__WORK REQUEST__
Print the stretch of the forum post below on agent training from "The agent can" through "Max Step (1000)", word for word.

Hi everyone,
I hope you are having a fantastic day!
I am starting to be desperate related to the training of my agent. I have a simple agent that has ray sensors 18 for the detection of ground, and 15 for the detection of the target.
The agent can move forward, backward and rotate left and right.
When an episode starts I randomly generate the map - it is a simple grid where the local position zero is the agent spawn point and on random position is the spawn point of the target. I am trying to learn the agent to reach the target.
The rewards are:
+1 for hitting the target
-1 for falling off the floor
-1 when reaching Max Step (1000)
My config file:
behaviors:
AgentBeh_v2:
trainer_type: ppo
hyperparameters:
batch_size: 2048
buffer_size: 32768
learning_rate: 0.003
beta: 5.0e-4
epsilon: 0.2
lambd: 0.99
num_epoch: 3
learning_rate_schedule: linear
beta_schedule: constant
epsilon_schedule: linear
network_settings:
normalize: true
hidden_units: 256
num_layers: 3
memory:
use_recurrent: true
memory_size: 128
sequence_length: 128
reward_signals:
extrinsic:
gamma: 0.99
strength: 0.95
curiosity:
strength: 0.05
gamma: 0.99
max_steps: 5000000
time_horizon: 2048
summary_freq: 10000
The agent is unable to learn even after a few million steps. The Mean Reward is not improving from -1. The agent often gets stuck at the corner of the floor, not far from the respawn. There has to be something fundamentally wrong with my config file.
Any help, any ideas are very much appreciated!
Best regards,
jl

__DATA SHOWN__
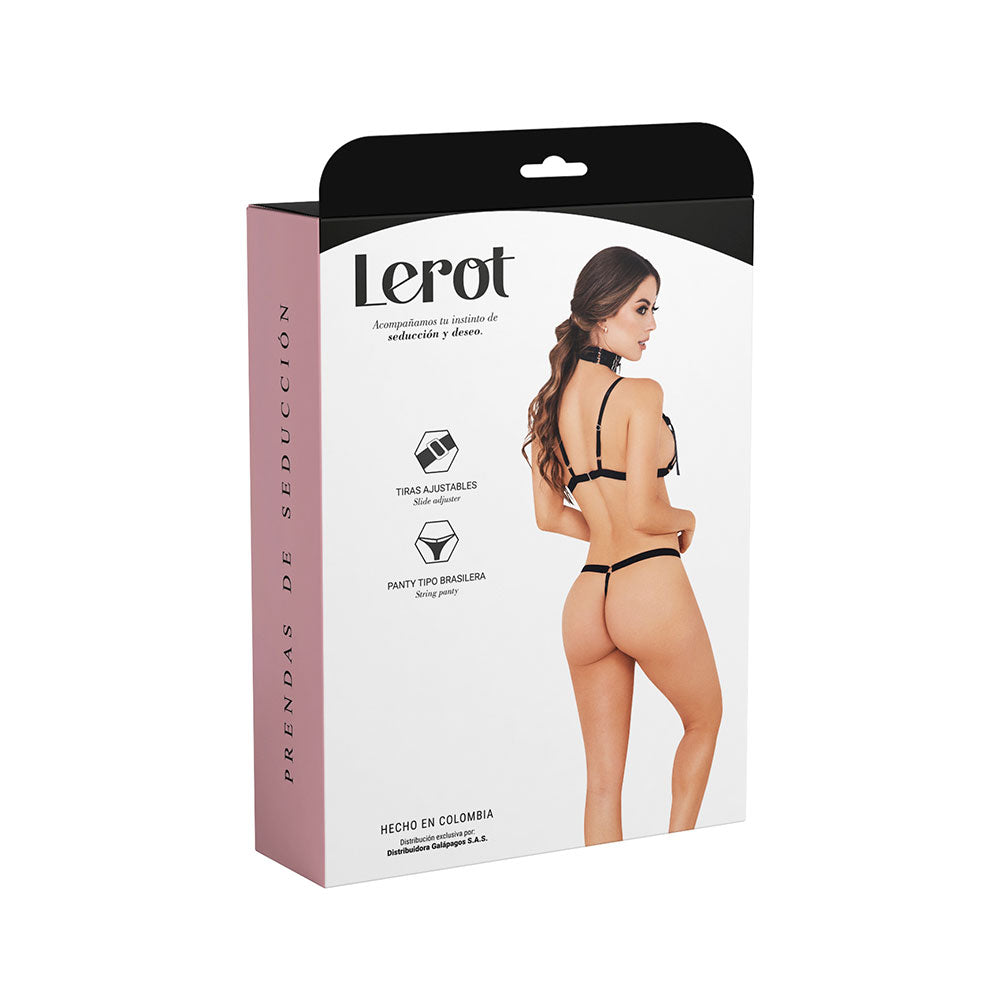 CONJUNTO LENCERÍA LEROT YARA S-M Y M-L Editor de texto enriquecido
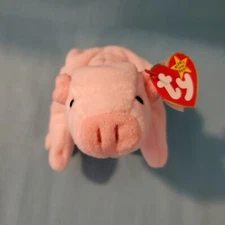 VINTAGE - TY BEANIE BABIES "SQUEALER" #4005 PVC PELLETS 1993 GERMANY  LOOK!!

__TASK RESULT__
The agent can move forward, backward and rotate left and right.
When an episode starts I randomly generate the map - it is a simple grid where the local position zero is the agent spawn point and on random position is the spawn point of the target. I am trying to learn the agent to reach the target.
The rewards are:
+1 for hitting the target
-1 for falling off the floor
-1 when reaching Max Step (1000)